L'organisation, rattachée à la FAGE, n'est pas membre du Forum Français de la Jeunesse, seule organisation qui prendra part aux débats pilotés en octobre par le Ministère de l'Enseignement et de la Recherche. 

Dans son dernier rapport d'août 2022, la FAMI quantifie l'augmentation du coût de la rentrée. Les études coûtent de plus en plus cher aux étudiants. Les dépenses de rentrée ont augmenté de 2,83% pour un étudiant marseillais. 

Pour éviter aux étudiants de choisir entre se nourrir et étudier, les associations de l'Université Aix-Marseille organisent des distributions alimentaires.

La Fédération Aix-Marseille Interasso (FAMI) a ouvert trois épiceries solidaires à Marseille : à Aix, Luminy et Saint Jérôme. "On a distribué plus de 47 tonnes de nourriture et produits d'hygiène et 1000 paniers alimentaires," détaille Mylène Schroer. 

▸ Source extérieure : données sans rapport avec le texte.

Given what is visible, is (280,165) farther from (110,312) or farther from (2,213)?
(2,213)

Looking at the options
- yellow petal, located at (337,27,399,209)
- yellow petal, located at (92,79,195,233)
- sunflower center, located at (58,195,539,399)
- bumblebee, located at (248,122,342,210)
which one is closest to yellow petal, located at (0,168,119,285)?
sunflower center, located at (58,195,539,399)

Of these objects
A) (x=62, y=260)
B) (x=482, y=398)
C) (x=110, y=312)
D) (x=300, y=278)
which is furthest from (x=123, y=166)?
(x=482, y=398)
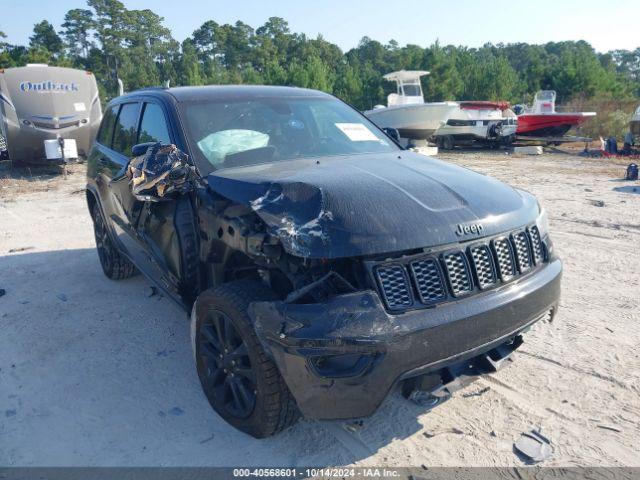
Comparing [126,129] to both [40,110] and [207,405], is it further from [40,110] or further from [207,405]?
[40,110]

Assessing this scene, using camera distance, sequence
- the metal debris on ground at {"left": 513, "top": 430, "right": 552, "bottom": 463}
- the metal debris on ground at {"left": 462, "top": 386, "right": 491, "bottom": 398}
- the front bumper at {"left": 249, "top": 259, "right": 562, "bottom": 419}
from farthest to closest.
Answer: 1. the metal debris on ground at {"left": 462, "top": 386, "right": 491, "bottom": 398}
2. the metal debris on ground at {"left": 513, "top": 430, "right": 552, "bottom": 463}
3. the front bumper at {"left": 249, "top": 259, "right": 562, "bottom": 419}

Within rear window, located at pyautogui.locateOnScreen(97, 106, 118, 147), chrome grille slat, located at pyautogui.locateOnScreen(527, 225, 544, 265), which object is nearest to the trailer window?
rear window, located at pyautogui.locateOnScreen(97, 106, 118, 147)

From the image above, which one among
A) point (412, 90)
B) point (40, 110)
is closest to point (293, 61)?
point (412, 90)

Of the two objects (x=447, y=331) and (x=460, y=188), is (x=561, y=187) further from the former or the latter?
(x=447, y=331)

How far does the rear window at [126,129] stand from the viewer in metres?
4.25

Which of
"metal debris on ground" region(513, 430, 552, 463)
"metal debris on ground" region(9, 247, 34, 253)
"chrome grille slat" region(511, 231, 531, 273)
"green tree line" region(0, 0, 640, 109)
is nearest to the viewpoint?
"metal debris on ground" region(513, 430, 552, 463)

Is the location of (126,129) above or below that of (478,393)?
above

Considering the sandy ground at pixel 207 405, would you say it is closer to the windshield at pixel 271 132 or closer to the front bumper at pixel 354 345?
the front bumper at pixel 354 345

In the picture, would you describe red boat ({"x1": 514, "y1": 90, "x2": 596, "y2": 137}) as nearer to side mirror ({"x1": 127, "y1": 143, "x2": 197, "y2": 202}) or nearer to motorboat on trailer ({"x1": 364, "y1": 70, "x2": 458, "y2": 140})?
motorboat on trailer ({"x1": 364, "y1": 70, "x2": 458, "y2": 140})

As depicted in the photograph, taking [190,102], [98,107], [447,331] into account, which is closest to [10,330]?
[190,102]

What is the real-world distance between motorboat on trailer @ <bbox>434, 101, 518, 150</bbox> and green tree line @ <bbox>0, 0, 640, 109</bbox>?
13479 mm

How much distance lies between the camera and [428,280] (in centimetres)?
235

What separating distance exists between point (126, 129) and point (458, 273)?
334cm

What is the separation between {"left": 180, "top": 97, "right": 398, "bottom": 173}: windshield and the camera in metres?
3.37
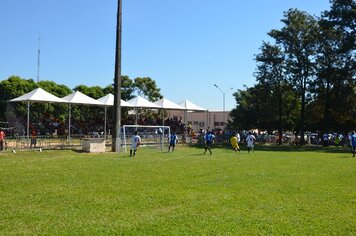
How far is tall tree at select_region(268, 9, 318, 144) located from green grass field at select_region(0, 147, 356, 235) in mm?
36273

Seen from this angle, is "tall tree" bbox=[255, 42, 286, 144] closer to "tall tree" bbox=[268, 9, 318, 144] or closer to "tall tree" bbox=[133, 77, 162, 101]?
"tall tree" bbox=[268, 9, 318, 144]

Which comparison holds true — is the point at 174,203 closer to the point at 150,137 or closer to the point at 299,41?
the point at 150,137

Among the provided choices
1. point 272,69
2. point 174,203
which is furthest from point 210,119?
point 174,203

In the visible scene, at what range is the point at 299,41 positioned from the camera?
51.4 metres

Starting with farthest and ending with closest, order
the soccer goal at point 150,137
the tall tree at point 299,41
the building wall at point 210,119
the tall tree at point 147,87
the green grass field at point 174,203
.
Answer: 1. the building wall at point 210,119
2. the tall tree at point 147,87
3. the tall tree at point 299,41
4. the soccer goal at point 150,137
5. the green grass field at point 174,203

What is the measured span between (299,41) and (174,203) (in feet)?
145

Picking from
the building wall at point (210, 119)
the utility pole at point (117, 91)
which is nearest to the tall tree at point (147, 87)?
the building wall at point (210, 119)

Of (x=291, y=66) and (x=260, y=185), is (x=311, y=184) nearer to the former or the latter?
(x=260, y=185)

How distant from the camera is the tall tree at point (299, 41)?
168ft

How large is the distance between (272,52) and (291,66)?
2721 millimetres

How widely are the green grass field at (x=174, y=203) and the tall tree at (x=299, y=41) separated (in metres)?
36.3

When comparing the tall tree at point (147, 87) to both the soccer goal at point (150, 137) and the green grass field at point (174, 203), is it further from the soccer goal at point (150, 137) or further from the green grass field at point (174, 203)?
the green grass field at point (174, 203)

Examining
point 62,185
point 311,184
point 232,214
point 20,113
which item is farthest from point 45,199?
point 20,113

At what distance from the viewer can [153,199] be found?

Salaire étudiant, allocation universelle et repas à 1€

Même terrible constat sur la précarité étudiante de la part Lyes Belhadj, administrateur UNEF au Crous de l'Université d'Aix Marseille, qui a vu entre "500 à 1.000 étudiants par semaine" venir aux distributions du Syndicat sur les campus de Saint Charles, Luminy, Saint Jérôme, Aix-Schumann et Avignon.

Pour le syndicat étudiant, l'urgence est de mettre en place un salaire étudiant universel ou une allocation mensuelle décorrélée du revenu des parents.

"Mais aussi, il faut que les collectivités territoriales, dont ce sont les compétences participent à résorber la précarité étudiante. Par exemple, en mettant en place un repas à 1€ pour les étudiants non-boursiers et gratuit pour les boursiers. Les départements et la région se partageraient la différence à régler, sachant qu'un repas au Crous revient à 3,30€", projette Lyes Belhadj.

A ce jour, l'allocation des bourses se fait sur critères sociaux, un système géré depuis 1995 par les 26 centres régionaux des oeuvres universitaires et scolaires (Crous). La concertation pilotée par la ministre de l'Enseignement supérieur Sylvie Retailleau, entend redéfinir les aides financières pour l'accès aux études supérieures.